[WHAT THIS TASK INVOLVES]
Find each line in the data below that contains the word "double". Copy out every such line.

-- START OF RECORDS TO PROCESS --

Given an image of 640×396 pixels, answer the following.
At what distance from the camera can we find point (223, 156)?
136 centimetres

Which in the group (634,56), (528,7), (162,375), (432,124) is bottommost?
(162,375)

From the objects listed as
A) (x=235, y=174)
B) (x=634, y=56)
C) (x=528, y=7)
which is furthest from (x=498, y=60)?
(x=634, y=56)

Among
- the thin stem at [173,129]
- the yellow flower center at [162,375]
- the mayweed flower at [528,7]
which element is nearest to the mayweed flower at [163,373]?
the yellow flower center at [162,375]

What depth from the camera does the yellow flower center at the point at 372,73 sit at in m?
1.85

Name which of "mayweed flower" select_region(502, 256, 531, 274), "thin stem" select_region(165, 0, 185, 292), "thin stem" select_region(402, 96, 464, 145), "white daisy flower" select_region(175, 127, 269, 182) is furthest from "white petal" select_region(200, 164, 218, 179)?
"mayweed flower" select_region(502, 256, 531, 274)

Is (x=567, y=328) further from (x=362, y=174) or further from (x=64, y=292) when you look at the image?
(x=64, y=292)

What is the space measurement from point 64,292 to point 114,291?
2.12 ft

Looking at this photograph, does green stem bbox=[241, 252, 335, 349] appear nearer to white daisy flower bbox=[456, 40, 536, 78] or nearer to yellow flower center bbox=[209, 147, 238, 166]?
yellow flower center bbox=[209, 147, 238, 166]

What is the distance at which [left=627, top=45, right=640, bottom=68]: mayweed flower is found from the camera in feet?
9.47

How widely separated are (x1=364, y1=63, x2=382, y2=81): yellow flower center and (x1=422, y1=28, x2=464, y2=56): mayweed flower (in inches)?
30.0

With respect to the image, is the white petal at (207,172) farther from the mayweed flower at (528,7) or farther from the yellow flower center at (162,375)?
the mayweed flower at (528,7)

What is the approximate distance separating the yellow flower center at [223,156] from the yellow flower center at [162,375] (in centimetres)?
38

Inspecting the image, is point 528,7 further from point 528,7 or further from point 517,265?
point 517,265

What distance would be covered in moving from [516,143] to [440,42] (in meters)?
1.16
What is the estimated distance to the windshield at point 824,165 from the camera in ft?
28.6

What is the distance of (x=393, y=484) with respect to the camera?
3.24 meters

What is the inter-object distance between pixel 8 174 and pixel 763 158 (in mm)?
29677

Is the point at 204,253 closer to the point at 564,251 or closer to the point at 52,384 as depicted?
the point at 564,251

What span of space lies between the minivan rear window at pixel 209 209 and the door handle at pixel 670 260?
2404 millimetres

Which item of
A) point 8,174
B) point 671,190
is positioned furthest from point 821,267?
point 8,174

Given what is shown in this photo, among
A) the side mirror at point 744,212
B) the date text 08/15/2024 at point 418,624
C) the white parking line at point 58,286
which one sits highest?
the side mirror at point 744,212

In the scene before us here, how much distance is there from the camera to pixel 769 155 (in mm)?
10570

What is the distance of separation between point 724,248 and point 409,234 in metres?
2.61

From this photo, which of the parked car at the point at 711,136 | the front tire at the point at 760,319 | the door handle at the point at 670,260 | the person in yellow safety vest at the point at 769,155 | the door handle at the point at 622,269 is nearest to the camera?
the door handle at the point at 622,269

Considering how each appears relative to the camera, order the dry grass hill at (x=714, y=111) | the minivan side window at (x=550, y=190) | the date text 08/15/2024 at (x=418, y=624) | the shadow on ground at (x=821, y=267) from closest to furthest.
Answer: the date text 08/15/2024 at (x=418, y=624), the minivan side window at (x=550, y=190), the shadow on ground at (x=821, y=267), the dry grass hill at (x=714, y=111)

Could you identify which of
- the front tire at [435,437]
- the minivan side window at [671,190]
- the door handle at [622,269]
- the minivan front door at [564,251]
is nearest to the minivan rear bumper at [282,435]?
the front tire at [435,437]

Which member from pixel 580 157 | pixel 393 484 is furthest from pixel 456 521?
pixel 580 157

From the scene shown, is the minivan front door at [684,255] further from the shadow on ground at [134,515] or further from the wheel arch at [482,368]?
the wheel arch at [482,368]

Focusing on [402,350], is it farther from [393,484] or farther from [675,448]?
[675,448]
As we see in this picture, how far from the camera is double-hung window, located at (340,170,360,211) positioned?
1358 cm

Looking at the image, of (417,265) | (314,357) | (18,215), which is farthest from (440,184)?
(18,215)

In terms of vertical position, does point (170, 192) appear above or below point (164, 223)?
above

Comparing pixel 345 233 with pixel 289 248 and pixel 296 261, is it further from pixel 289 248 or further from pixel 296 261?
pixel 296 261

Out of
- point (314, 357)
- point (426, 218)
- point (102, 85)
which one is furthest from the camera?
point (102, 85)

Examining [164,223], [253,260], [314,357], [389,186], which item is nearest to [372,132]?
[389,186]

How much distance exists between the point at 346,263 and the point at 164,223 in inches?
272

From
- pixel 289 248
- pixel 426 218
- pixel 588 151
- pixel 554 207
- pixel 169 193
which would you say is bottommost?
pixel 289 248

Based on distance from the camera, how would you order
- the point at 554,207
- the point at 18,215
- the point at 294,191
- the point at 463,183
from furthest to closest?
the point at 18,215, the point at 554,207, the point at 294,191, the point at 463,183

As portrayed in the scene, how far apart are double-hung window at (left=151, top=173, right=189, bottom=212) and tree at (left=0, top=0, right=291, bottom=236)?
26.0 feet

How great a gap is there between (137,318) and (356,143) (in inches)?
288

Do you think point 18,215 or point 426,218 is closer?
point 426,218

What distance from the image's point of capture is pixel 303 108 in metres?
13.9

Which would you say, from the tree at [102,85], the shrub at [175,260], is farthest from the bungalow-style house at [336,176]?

-- END OF RECORDS TO PROCESS --

[EXERCISE RESPONSE]
As we see in this picture, how far from the camera is double-hung window, located at (340,170,360,211) positioned?
As portrayed in the scene, how far apart are double-hung window at (left=151, top=173, right=189, bottom=212) and tree at (left=0, top=0, right=291, bottom=236)?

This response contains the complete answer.